I knew this time would come eventually. The day when I would wake up and think, “This sucks.” And that is definitely how I felt this morning. My adorable bunny died (for what reason, I don’t know). I’m tired of carrying water just to take a cold bucket bath. I’m getting sick of the 45 minute walk to school every morning (especially when I have to leave before sunrise to teach morning lessons). And I’m getting REAL sick of people assuming that because I am a mzungu, I have money to throw around (about four people a day ask me for money). I’m discouraged with the lack of critical thinking skills taught in school (my students have only been taught how to memorize information word for word, but have much difficulty in actually understanding concepts). I still don’t understand dhoLuo which makes it hard to feel like I am a part of the staffroom conversations. And to top off my wonderful day, the choo door swung open, while I was mid pee stream, in front of the entire school. And I really miss some American luxuries. I am craving a slice of T-birds pizza, some Yogurtland, a pedicure, and a nice hot shower (Two years seems sooooooo far away to fulfilling these wants).

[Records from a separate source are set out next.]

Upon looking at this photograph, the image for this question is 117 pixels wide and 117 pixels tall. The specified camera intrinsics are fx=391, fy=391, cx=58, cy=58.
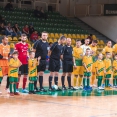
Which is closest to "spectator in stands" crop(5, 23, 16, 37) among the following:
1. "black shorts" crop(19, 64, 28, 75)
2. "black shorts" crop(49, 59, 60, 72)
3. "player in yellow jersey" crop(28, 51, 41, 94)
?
"black shorts" crop(49, 59, 60, 72)

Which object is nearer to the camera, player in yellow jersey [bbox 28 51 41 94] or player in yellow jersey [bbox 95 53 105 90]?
player in yellow jersey [bbox 28 51 41 94]

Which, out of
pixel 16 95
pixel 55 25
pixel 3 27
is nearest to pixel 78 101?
pixel 16 95

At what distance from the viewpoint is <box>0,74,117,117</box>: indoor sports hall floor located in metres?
8.46

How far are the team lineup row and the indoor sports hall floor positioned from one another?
0.58 metres

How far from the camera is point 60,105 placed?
31.5ft

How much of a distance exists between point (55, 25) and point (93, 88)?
12.8 m

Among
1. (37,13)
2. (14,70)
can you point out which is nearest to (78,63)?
(14,70)

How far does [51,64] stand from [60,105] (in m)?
2.88

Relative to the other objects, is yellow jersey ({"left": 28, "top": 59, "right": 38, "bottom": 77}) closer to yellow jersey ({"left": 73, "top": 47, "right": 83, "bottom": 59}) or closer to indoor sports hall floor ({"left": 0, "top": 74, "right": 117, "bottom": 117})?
indoor sports hall floor ({"left": 0, "top": 74, "right": 117, "bottom": 117})

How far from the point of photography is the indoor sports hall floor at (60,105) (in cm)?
846

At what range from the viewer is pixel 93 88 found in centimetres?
1378

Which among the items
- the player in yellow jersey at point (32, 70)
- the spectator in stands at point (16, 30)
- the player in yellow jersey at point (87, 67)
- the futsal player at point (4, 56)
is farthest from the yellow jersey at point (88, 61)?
the spectator in stands at point (16, 30)

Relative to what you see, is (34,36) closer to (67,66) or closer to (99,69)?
(99,69)

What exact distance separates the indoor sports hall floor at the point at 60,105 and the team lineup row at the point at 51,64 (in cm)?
58
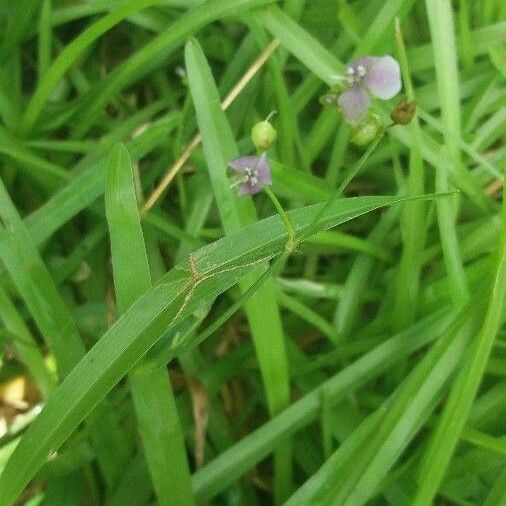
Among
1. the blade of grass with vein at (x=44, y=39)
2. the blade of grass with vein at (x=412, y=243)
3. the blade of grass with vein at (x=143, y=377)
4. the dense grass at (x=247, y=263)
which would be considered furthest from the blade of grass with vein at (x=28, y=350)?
the blade of grass with vein at (x=412, y=243)

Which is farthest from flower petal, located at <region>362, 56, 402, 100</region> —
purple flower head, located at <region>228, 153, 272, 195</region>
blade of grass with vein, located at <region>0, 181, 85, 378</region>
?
blade of grass with vein, located at <region>0, 181, 85, 378</region>

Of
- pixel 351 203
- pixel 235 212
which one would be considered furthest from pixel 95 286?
pixel 351 203

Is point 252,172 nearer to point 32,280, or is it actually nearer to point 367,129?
point 367,129

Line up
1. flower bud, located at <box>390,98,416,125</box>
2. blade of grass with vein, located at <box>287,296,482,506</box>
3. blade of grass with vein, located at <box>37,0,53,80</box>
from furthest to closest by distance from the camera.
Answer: blade of grass with vein, located at <box>37,0,53,80</box> < blade of grass with vein, located at <box>287,296,482,506</box> < flower bud, located at <box>390,98,416,125</box>

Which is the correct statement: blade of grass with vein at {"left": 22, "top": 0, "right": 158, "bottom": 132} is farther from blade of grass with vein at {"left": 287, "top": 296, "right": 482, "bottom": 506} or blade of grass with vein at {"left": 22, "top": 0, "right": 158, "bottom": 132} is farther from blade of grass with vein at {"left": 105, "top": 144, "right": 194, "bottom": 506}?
blade of grass with vein at {"left": 287, "top": 296, "right": 482, "bottom": 506}

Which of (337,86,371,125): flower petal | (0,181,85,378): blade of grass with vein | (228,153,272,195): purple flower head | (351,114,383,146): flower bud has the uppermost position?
(0,181,85,378): blade of grass with vein

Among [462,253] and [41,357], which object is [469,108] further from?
[41,357]

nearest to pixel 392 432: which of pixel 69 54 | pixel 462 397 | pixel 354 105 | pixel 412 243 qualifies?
pixel 462 397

But all this whining and complaining will change, I know. It seems like emotions are really amplified here; the highs are so high and the lows are so low. Some days I’m so ecstatic to be here, motivated to make a difference, and enthusiastic about doing all the menial tasks of everyday life. But there are some days, like today, when I just think about how much easier life would be in the states (pizza delivery?!?!). But an easy life is not why I joined the Peace Corps. So please don’t be worried that I hate life here. I don’t. I’m just in a dip on the Peace Corps’ emotion rollercoaster.
This weekend I will be visiting Kisumu to treat myself to the closest thing to American luxuries this country has to offer: A movie (in an actual movie theater!), some sunbathing by the pool (there are hotel pools that you can visit for the day), and some new clothes (well, not really new, but second hand clothes or as Kenyans call it “Dead White People Clothing). I am looking forward to meeting up with some Peace Corps volunteers to celebrate a friend’s birthday, eat food besides ugali and githeri, and watch the Superbowl (albeit at 3am in the morning). There is nothing some venting, retail therapy, and a glass of wine can’t cure. I know tomorrow will be a new day (hopefully with no dead bunnies). RIP Abby.